- _TEXT PROVIDED_:

★ ★ ★ ★ ★ ★ ★

Crawling mechanism = queue of URLs, beginning with "seed"

Issues in crawling:
  1. Speed - use of internal parallelism
  2. Politeness - not bombing requests on one server
  3. Excluded content - communicate with robots.txt file
  4. Duplicate content - identify identical content with different URLs
  5. Continuous crawling - priority queue based on what is current and changing
  6. Spam rejection - manual AND automated analysis
Crawlers are highly complex and need to adapt

Web Search Engines: Part 2

Indexing algorithms use inverted files (concatenation of posting lists for each distinct term)
-Scans text for indexable terms and gives number
-Inverts by sorting into term number order

Issues with indexing:
  1. Scaling up - to be efficient
  2. Term lookup - all languages plus new terms
  3. Compression - takes less storage
  4. Phrases - precompute posting lists or create sublists
  5. Anchor text - link text provides info on destination
  6. Link popularity score - derived from frequency of incoming links
  7. Query-independent score - based on link popularity, URL brevity, spam score, frequency of clicks
Average query length = 2.3 words
-Need more than simple-query processor

Ways to speed things up:
  • Skipping - irrelevant postings
  • Early termination - once postings left are of little value
  • Clever assignment of document numbers - decreasing query-independent score
  • Caching - reduces cost of answering queries
These two articles provided an interesting view of how search engines work. I didn't realize that they actually index the pages that they crawl, but it makes sense. It's funny to think about the fact that computer scientists used to think this wouldn't be possible, back when there was only a fraction of the information on the Internet that we have today. I can't believe the amount of information that a search engine has to deal with, and while they may not be perfect yet, I can see how these techniques and algorithms make things fast and efficient and fairly accurate.

★ ★ ★ ★ ★ ★ ★

- _DATA ENTRIES_:
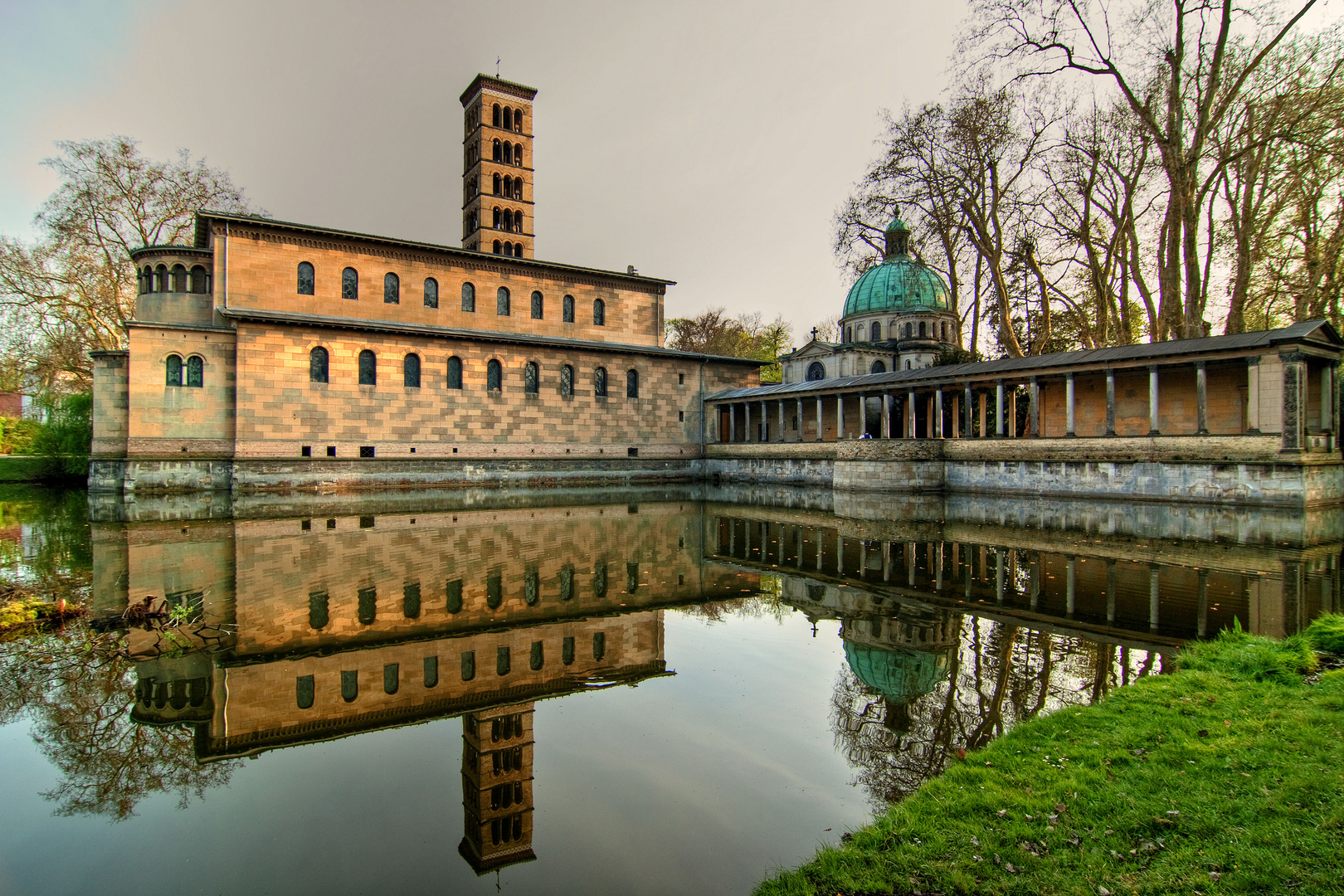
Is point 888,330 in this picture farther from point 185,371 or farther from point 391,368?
point 185,371

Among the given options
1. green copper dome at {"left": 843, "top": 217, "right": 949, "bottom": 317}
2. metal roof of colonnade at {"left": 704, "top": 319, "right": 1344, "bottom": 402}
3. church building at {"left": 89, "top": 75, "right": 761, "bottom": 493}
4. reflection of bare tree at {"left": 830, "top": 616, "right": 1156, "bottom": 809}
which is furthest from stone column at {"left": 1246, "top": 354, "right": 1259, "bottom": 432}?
green copper dome at {"left": 843, "top": 217, "right": 949, "bottom": 317}

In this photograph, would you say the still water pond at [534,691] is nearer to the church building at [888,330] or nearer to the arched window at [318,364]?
the arched window at [318,364]

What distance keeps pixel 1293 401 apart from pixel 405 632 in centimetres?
2456

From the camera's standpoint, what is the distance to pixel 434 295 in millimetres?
36219

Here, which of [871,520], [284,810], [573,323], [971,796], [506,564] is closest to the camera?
[971,796]

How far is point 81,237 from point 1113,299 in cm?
4873

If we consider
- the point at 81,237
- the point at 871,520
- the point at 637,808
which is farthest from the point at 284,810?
the point at 81,237

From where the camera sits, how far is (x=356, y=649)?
759 centimetres

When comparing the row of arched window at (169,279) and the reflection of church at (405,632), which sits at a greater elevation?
the row of arched window at (169,279)

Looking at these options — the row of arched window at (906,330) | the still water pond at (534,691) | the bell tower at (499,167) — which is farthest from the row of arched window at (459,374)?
the row of arched window at (906,330)

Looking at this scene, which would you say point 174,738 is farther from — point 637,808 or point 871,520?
point 871,520

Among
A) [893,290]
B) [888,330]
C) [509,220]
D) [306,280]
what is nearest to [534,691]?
[306,280]

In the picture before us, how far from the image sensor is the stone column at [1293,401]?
19906mm

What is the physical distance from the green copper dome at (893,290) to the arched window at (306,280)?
117 feet
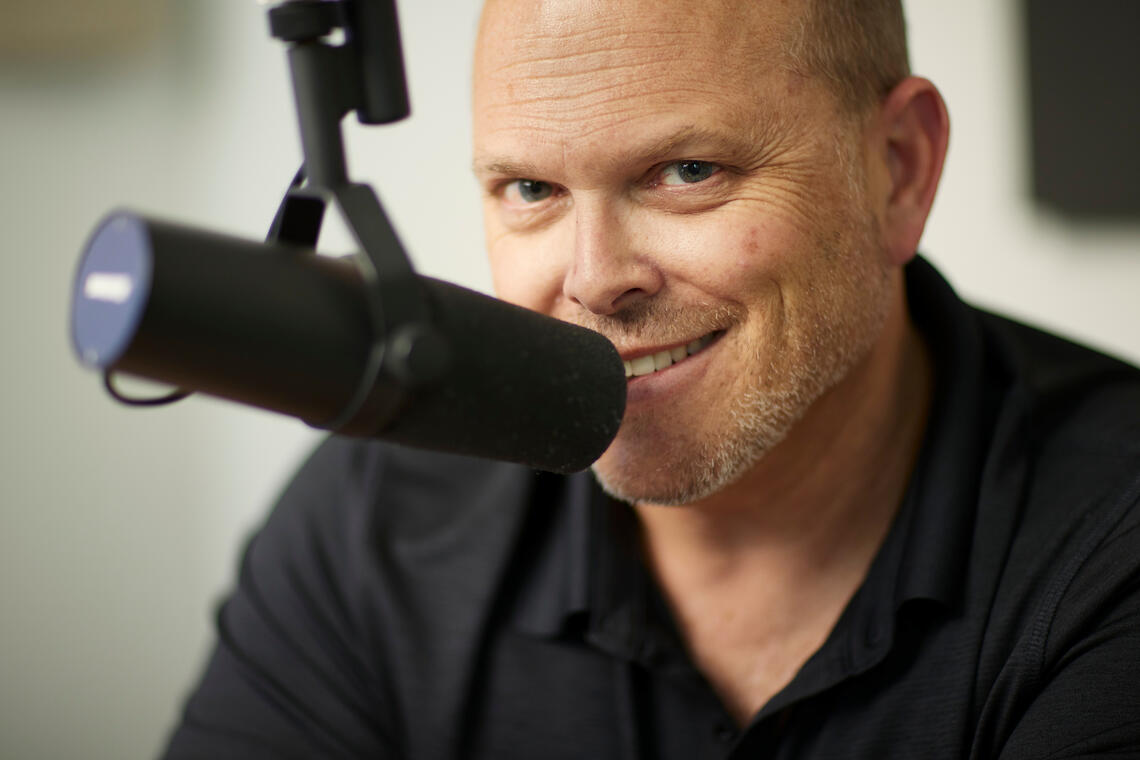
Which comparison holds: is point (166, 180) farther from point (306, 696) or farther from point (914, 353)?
point (914, 353)

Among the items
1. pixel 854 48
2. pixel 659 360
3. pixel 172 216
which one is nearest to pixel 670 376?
pixel 659 360

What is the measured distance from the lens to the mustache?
104 cm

★ ★ ★ ★ ★ ★ ★

- _DIRECTIVE_:
Resume the notes on how web search engines crawl and index pages, picking up after their final sentence. The data above is separate from the notes on web search engines.

- _WRITTEN ANSWER_:
White Paper: The Deep Web: Surfacing Hidden Value

Deep Web = buried too far down (on dynamically generated sites) for standard search engines to find it
-need to be static and linked to other sites to be found

Deep Web content = in searchable databases, only produces results in response to a search
-7,500 terabytes of info

BrightPlanet = makes dozens of direct queries simultaneously with multi-thread technology

  • Search engines: either author submits his/her site or engine "crawls" docs by moving between hyperlinks
  • Google: crawls and indexes based on popularity of sites
  • --If search engines depend on linkages, they'll never get to the deep Web
Factors in deep Web development:
  1. Database technology
  2. Commercialization through directories and e-commerce
  3. Dynamic serving of web pages
BrightPlanet = directed query engine, gets at deep Web

Deep Web = 10x greater amount of content than rest of Web

Deep Web site qualifications: 43,348 URLs

Database types in deep Web:
  1. Topic databases
  2. Internal site
  3. Publications
  4. Shopping/auction
  5. Classifieds
  6. Portals
  7. Library
  8. Yellow and white pages
  9. Calculators
  10. Jobs
  11. Message or chat
  12. General search
Deep Web content:
  • Deep Web docs are27% smaller than surface Web docs
  • Deep Web sites are much larger than surface Web sites
  • Deep Web sites have about 50% more traffic than surface Web sites
  • 97.4% of deep Web is publicly available
  • Deep Web may be higher quality than surface Web
  • Deep Web growing faster than surface Web
Needs to be a way to search info in deep Web = BrightPlanet?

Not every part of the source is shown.